Exempted from this obligation is such information (a) as was demonstrably already known to the recipient when the contract was concluded or as was disclosed to it by a third party after the conclusion of the contract, without any confidentiality agreement, statutory requirements or official decree being contravened, or
(b) as was known by the public when the contract was concluded or was made public thereafter, so long as this disclosure did not breach this contract.
III. TMH Services
In accordance with this agreement, TMH offers ChargePilot- Charging and Energy Management service. This involves the sale of a service consisting of hardware and software.
Conclusion of contract, duration, price adjustment, termination
(1) The contract for the services offered under this clause will be concluded after 60 months or the end of the specified term (term) in the offer. It starts when the customer uses the service(s) for the first time, unless otherwise agreed in writing between TMH and the user. After the period of 60 months or term, the contract will automatically be extended for another 12 months, unless it has been terminated in advance by one of the two parties.
(2) In the case of extension of the contract, TMH shall be entitled, once per year, to revise the prices based on market conditions in future. The customer shall have the right not to renew the contract at new price.

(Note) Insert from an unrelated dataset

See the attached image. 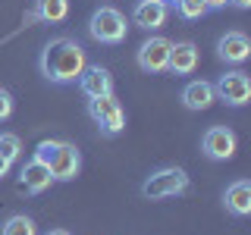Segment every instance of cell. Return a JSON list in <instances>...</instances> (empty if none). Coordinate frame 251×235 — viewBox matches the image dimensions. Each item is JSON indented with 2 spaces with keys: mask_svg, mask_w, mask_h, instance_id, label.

(3) Both parties can terminate the contractual relationship after the end of the first contract period in writing by e-mail subject to a notice period of one month to take effect from the end of the next quarter. The decisive date is the date that the written notice is received by TMH. Termination of contract is to be made in writing by e-mail to the e-mail address: [email protected], complete with details of the Customer’s name and address, and the desired date of termination.
(4) Both TMH and the customer have the right of extraordinary termination of the contractual relationship for good cause. For TMH, good cause for terminating the contract particularly applies if the customer is late in making a payment by more than fourteen (14) working days or if it is not possible to collect the debts owed by a customer and TMH has given the customer a grace period of eight (8) working days to pay to no avail. Good cause also applies if TMH is not in the position to perform the service anymore. If the reasons for the extraordinary termination of the contract are the fault of the customer/company, TMH reserves the right to claim compensation for the damages it has incurred due to the contractual relationship being terminated prematurely and it not being possible to continue it properly until the next possible termination date.
c. Updates During the contractual period, TMH shall make TMH software updates available to the customer, if necessary. These usually include further developments of the standard product and are for the purpose of contractual functionality. The customer incurs no additional fees for these updates.
Upgrades During the contractual period, TMH may offer the customer upgrades of the original software purchased, subject to a fee. These usually relate to further product modules, which can be separately ordered or purchased by the customer.